Sur tous les fronts vous vous heurtez aux intrigues hostiles de l'Angleterre. Les armées de la contre-révolution tirent sur vous avec des canons anglais. Dans les dépôts de Schenkursk et de l'Onéga, sur les fronts du sud et de l'ouest, vous découvrez des munitions qui proviennent d'Angleterre. Les prisonniers que vous faites portent des uniformes anglais. Des femmes et des enfants, à Arkhangel et à Astrakhan, sont massacrés ou mutilés par des aviateurs anglais avec de la dynamite anglaise. Des vaisseaux anglais bombardent nos têtes...

Mais même actuellement, alors que nous combattons avec acharnement le mercenaire de l'Angleterre, Ioudénitch, j'exige de vous que vous n'oubliez jamais qu'il existe deux Angleterre. A côté de l'Angleterre des profits, de la violence, de la corruption, des atrocités, il existe une Angleterre du travail, pleine de puissance spirituelle, dévouée aux grands idéaux de la solidarité internationale. Nous avons contre nous l'Angleterre des boursiers, vile et sans honneur. L'Angleterre laborieuse, le peuple est pour nous. » (...) « Malheur au soldat indigne qui lèverait son couteau sur un prisonnier ou sur un transfuge ».

En prêtant serment les soldats rouges s'engageaient « devant les classes laborieuses de la Russie et du monde » à combattre « pour le socialisme et la fraternité des peuples ».

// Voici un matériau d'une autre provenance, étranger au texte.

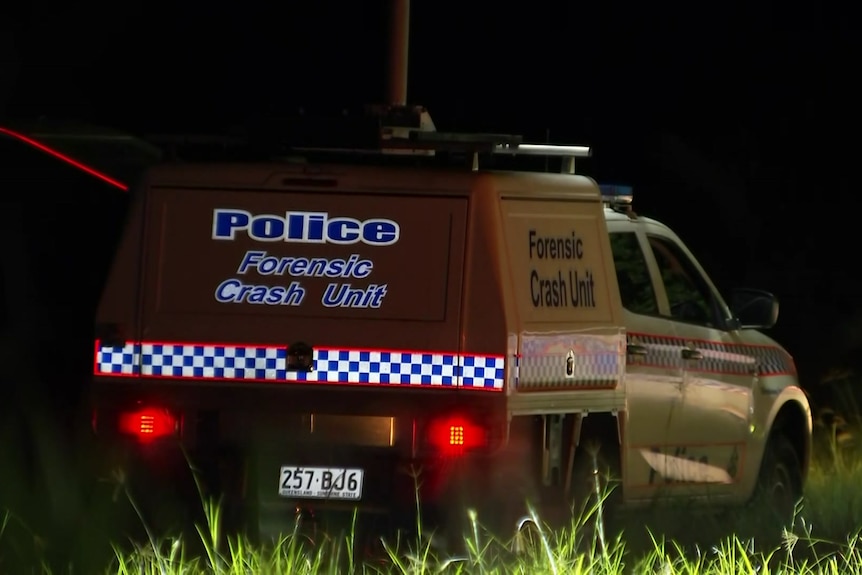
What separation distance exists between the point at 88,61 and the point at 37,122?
15.2ft

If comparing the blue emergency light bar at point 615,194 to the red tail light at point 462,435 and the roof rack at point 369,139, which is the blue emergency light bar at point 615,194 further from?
the red tail light at point 462,435

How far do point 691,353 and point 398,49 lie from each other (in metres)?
3.57

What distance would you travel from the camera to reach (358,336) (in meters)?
8.05

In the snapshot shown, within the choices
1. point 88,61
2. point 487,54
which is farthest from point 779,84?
point 88,61

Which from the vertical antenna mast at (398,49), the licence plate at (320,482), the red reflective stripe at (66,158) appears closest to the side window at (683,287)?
the licence plate at (320,482)

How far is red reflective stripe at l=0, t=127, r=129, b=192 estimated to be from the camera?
11.5 m

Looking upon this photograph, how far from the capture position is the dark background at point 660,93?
58.7 feet

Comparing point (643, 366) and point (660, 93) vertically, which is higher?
point (660, 93)

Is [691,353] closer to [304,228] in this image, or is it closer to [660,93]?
[304,228]

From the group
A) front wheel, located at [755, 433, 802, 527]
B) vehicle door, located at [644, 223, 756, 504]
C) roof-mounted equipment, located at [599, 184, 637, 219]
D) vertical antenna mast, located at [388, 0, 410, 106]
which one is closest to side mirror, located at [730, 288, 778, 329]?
vehicle door, located at [644, 223, 756, 504]

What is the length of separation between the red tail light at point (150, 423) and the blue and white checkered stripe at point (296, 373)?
15 centimetres

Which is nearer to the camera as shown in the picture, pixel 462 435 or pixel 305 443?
pixel 462 435

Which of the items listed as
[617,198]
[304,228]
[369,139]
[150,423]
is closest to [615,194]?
[617,198]

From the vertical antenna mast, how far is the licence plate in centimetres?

Trotski écrivait en en 1936 que :

« Le pouvoir des Soviets n'eût pas tenu douze mois sans l'appui immédiat du prolétariat mondial, européen d'abord, et sans le mouvement des peuples des colonies. Le militarisme austro-allemand ne put pousser à fond son offensive contre la Russie des Soviets parce qu'il sentait sur sa nuque l'haleine brûlante de la révolution. Les révolutions d'Allemagne et d'Autriche-Hongrie annulèrent au bout de neuf mois le traité de Brest-Litovsk. Les mutineries de la flotte de la mer Noire, en avril 1919 contraignirent le gouvernement de la IIIe République à renoncer à l'extension des opérations dans le midi du pays soviétique. C'est sous la pression directe des ouvriers britanniques que le gouvernement anglais évacua en septembre 1919. Après la retraite des armées rouges sous Varsovie, en 1920, une puissante vague de protestations révolutionnaires empêcha seule l'Entente de venir en aide à la Pologne pour infliger aux Soviets une défaite décisive. Les mains de lord Curzon, quand il adressa en 1923 son ultimatum à Moscou, se trouvèrent liées par la résistance des organisations ouvrières d'Angleterre. Ces épisodes saisissants ne sont pas isolés ; ils caractérisent la première période la plus difficile, de l'existence des Soviets. Bien que la révolution n'ait vaincu nulle part ailleurs qu'en Russie, les espérances fondées sur elle n'ont pas été vaines ».

Et malgré ses fusées et ses charges nucléaires, l'armée des Malinovsky et des Krouchtchev, si elle doit affronter demain l'impérialisme dons une troisième guerre mondiale, n'est pas assurée de pouvoir lui tenir tête victorieusement, comme sut le faire il y a quelque quarante ans, une armée en haillons qui combattait pour le socialisme.